§ Text to read
::::

Despite its antiquity and ties to the Apostle Peter, the Church of Al-Kusyan was not Antioch‘s cathedral church in the Early Byzantine period. From the times of Constantine the Great and up to the Arabic Conquest that honor belonged to the Golden (or Octagonal) Basilica, the Domus Aurea, built by Saint Constantine and his Arian son and successor – Constantius II. Yet the Church of al-Kusyan was held in great veneration by both – the Christians of Antioch and the Roman/Byzantine Emperors. When, in the reign of Emperor Theodosius II, the body of St. Simeon the Stylite (Simeon the Elder) was brought to Antioch, it was placed for several days in the Church of Cassian, before being transferred for the last funeral service to the Domus Aurea and then – returned to Kalaat Samaan. In the 6th century Emperor Justinian I donated his imperial vestments to the shrine, which was hung in the church for display, drawing the attention of the local congregation and the pilgrims.

 After the final abandonment and destruction of the Domus Aurea in the 7th-8th centuries, the Church of Cassian – 'the House of Mar Peter‘ – finally assumed its long-awaited and well-deserved role as the Cathedral Church, the Patriarchal See, the place of enthronement and burial of the Patriarchs of Antioch all the East. The Arabic geographer Al-Masudi, writing in the 10th century, left a detailed account of how the Melkite Christians in Antioch gathered on the Calends of January (the Roman New Year) before the Church of Al-Kusyan, lit candles and lamps, and served a midnight Liturgy. It is noteworthy that Al-Masudi speaks of the gathering taking place before the cathedral; this might in fact indicate that originally the church was in fact not very large, and not sufficient enough to accept all of the faithful.

The year 969 inaugurated a new era for Antioch and its cathedral. The city was taken by the Byzantine army; Syria‘s greatest Christian center – after  three centuries of Arab domination – returned to the Empire. With the Byzantine conquest of the city, the Emperor and the Ecumenical Patriarch were faced with a new challenge – a challenge of re-organizing the Patriarchate of Antioch and its cathedral in accordance with the new aesthetic, liturgical and political ideas, long harbored in Constantinople. The Byzantinization‘ of the Church of Antioch has begun. According to the Melkite chronicler Yahya of Antioch, Emperor John I Tzimisces ordered the newly-instated Patriarch of Antioch – Theodore II – to ―make/fashion the Cathedral of Cassian in the likeness of Hagia Sophia in Constantinople. This simple phrase ―to make/fashion the Cathedral (…) in the likeness of Hagia Sophia‖ has several of meanings. It most definitely applies to liturgical reform, to the liturgical Byzantinization of the Chalcedonian Orthodox Patriarchate of Antioch, as well as to the physical rebuilding and redecorating of the Patriarchal Cathedral itself.

::::

§ Given material

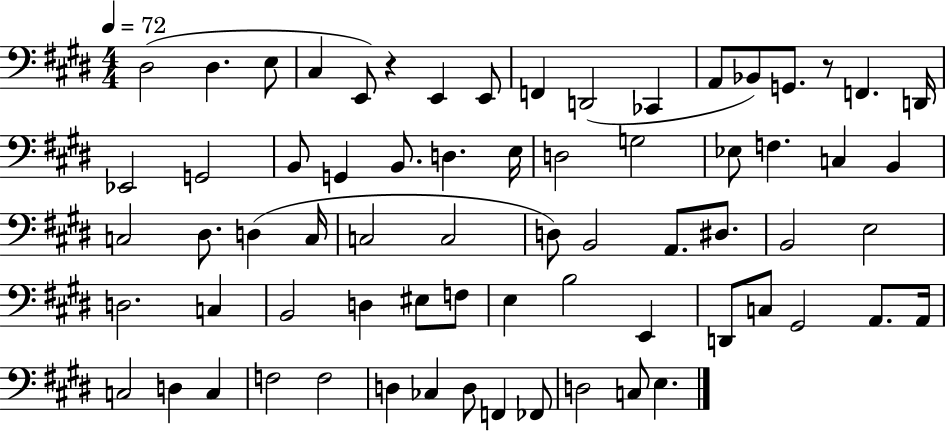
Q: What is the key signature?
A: E major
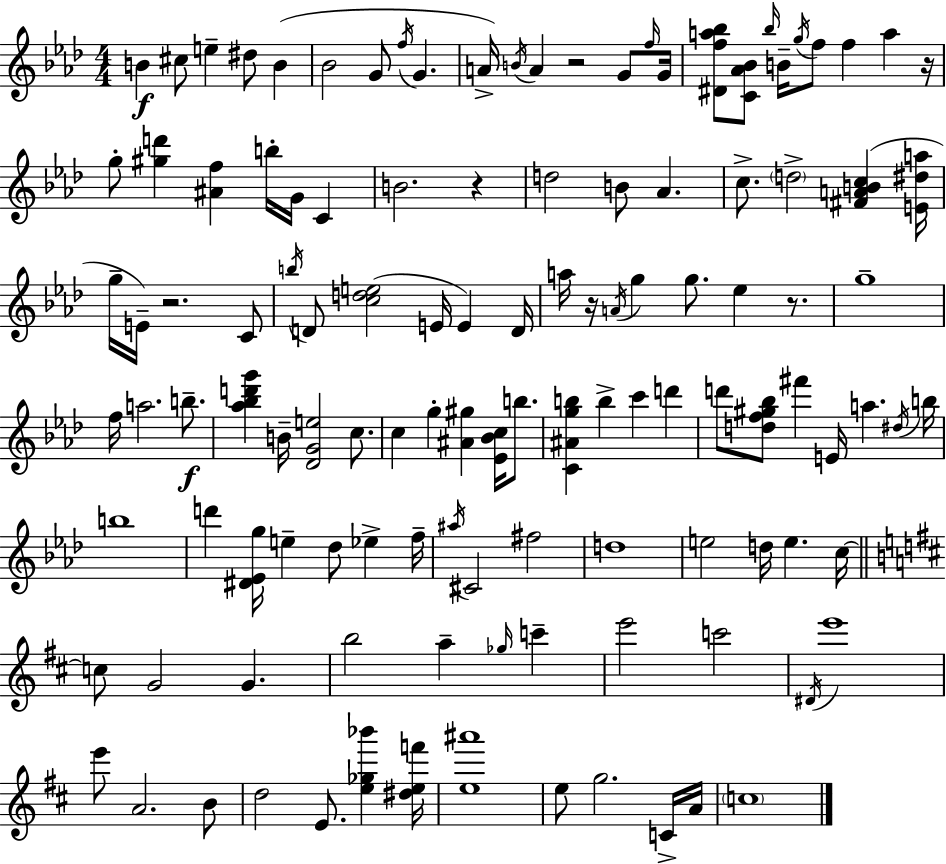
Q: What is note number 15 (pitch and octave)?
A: G4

::::

§ Work instructions
A – Copy the passage on Antioch's Church of Cassian word for word, from "After the final" to "of the faithful.".
B – In the passage on Antioch's Church of Cassian, what did Emperor Justinian I give to the shrine in the 6th century?
C – Pick up the account of Antioch's Church of Cassian after its last sentence and keep writing it.

§ Answers for the exercise
A –
After the final abandonment and destruction of the Domus Aurea in the 7th-8th centuries, the Church of Cassian – 'the House of Mar Peter‘ – finally assumed its long-awaited and well-deserved role as the Cathedral Church, the Patriarchal See, the place of enthronement and burial of the Patriarchs of Antioch all the East. The Arabic geographer Al-Masudi, writing in the 10th century, left a detailed account of how the Melkite Christians in Antioch gathered on the Calends of January (the Roman New Year) before the Church of Al-Kusyan, lit candles and lamps, and served a midnight Liturgy. It is noteworthy that Al-Masudi speaks of the gathering taking place before the cathedral; this might in fact indicate that originally the church was in fact not very large, and not sufficient enough to accept all of the faithful.

B – His imperial vestments.

C –
It is more than possible that the early Christian church (even if it underwent some reconstruction in the 6th century or in the later period of Arab rule) did not accord with the Byzantine Imperial ideas on how a grand Patriarchal Cathedral was supposed to look like. After all, even if nothing could ever rival Constantinople‘s Hagia Sophia, the Melkite Patriarchal Seats of Alexandria and Jerusalem were still located in the great shrines of the Roman Empire (the Caesareum in Alexandria, Constantine‘s Church of the Resurrection in Jerusalem – rebuilt by the Byzantine Emperors after its destruction by Al-Hakim in 1009). Antioch was clearly different. We should seriously take note of the fact that in Arabic sources, the Church of Al-Kusyan, while mentioned as one of the highly-venerated Christian shrines, is never listed among the most beautiful or spacious churches of the East. Constantine‘s Church of the Resurrection in Jerusalem, the Basilica of Hagia Sophia in Edessa, the Church of St. George in Lydda, Justinian‘s Round Church of the Theotokos in Antioch were all considered the jewels of Dar-al-Islam. The Church of Al-Kusyan was never mentioned alongside.

We do not have a single description of the original Al-Kusyan shrine and its architecture. The first detailed account of Antioch‘s cathedral only comes down to us from the mid-11th century – the period after the grand rebuilding, initiated by Emperor John I Tzimisces and Patriarch Theodore II. The account was written by the aforementioned Melkite doctor – Yuhanna ibn Butlan, who visited Antioch and its cathedral in 1052. ―In the centre of the city is the church of Al Kusyan (…). It consists of a chapel, the length of which is 100 paces,, and the breadth of it is 80, and over it is a church, supported on columns‖9. This description‘s significance is beyond value. First of all, it gives us the exact measurements of the lower (possibly – Early Christian/Late Antique) church, which Ibn Butlan calls a 'chapel'. Judging by the fact that a medieval pace is usually equal to about 71 cm, the length of the lower church was 71 meters, the width – 56,8 meters, and the overall floor space – 4032,8 square meters. Thus, the lower church of the Patriarchal Cathedral at Antioch was about a quarter smaller than Constantinople‘s Hagia Sophia. Second, Yuhanna ibn Butlan is in fact the first author who speaks of the Cathedral of St. Peter/Church of Al-Kusyan as a two-story structure, consisting of a lower church (again, most probably the Early Byzantine church, founded on the place of the Early Christian site), and the imposing upper cathedral church, built on pillars and beams over the original shrine.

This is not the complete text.